(DATA SUPPLIED Opens)
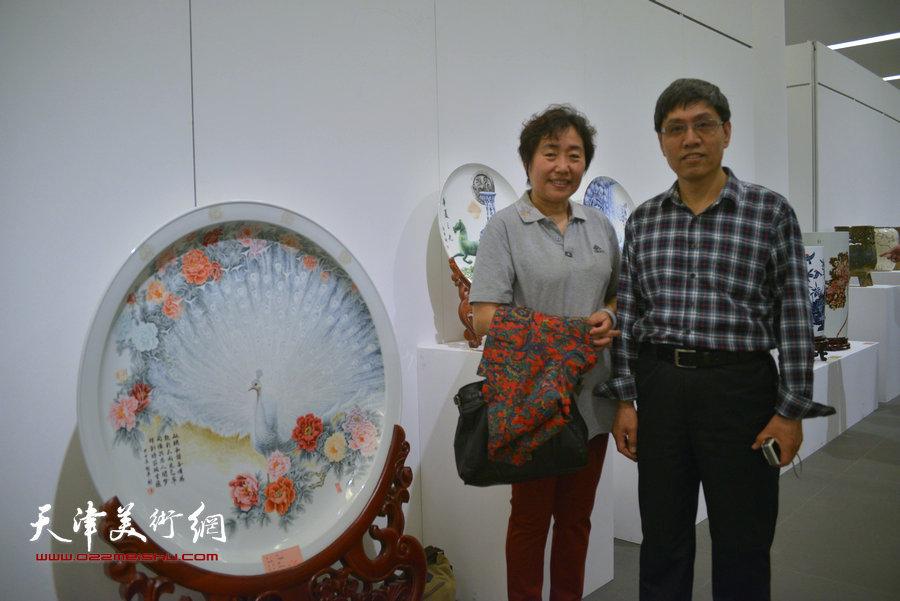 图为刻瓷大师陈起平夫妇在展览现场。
(DATA SUPPLIED Closes)
(DATA SUPPLIED Opens)
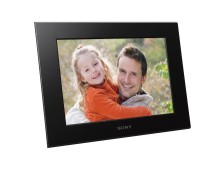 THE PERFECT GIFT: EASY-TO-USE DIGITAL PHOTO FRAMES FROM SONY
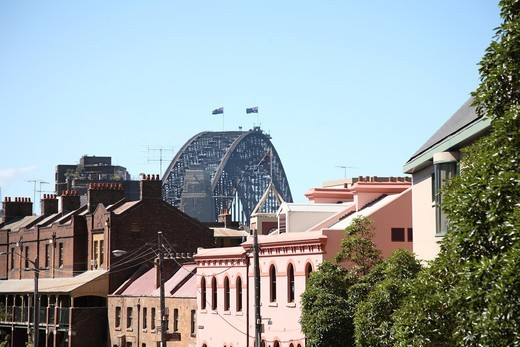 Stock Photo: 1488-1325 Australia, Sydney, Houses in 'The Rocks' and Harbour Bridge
(DATA SUPPLIED Closes)
An exact copy is needed of the entries above, starting at the line that holds "THE PERFECT GIFT: EASY-TO-USE" and stopping at the line that holds "Stock Photo: 1488-1325", both kept; pictures stay out.

 THE PERFECT GIFT: EASY-TO-USE DIGITAL PHOTO FRAMES FROM SONY
 Stock Photo: 1488-1325 Australia, Sydney, Houses in 'The Rocks' and Harbour Bridge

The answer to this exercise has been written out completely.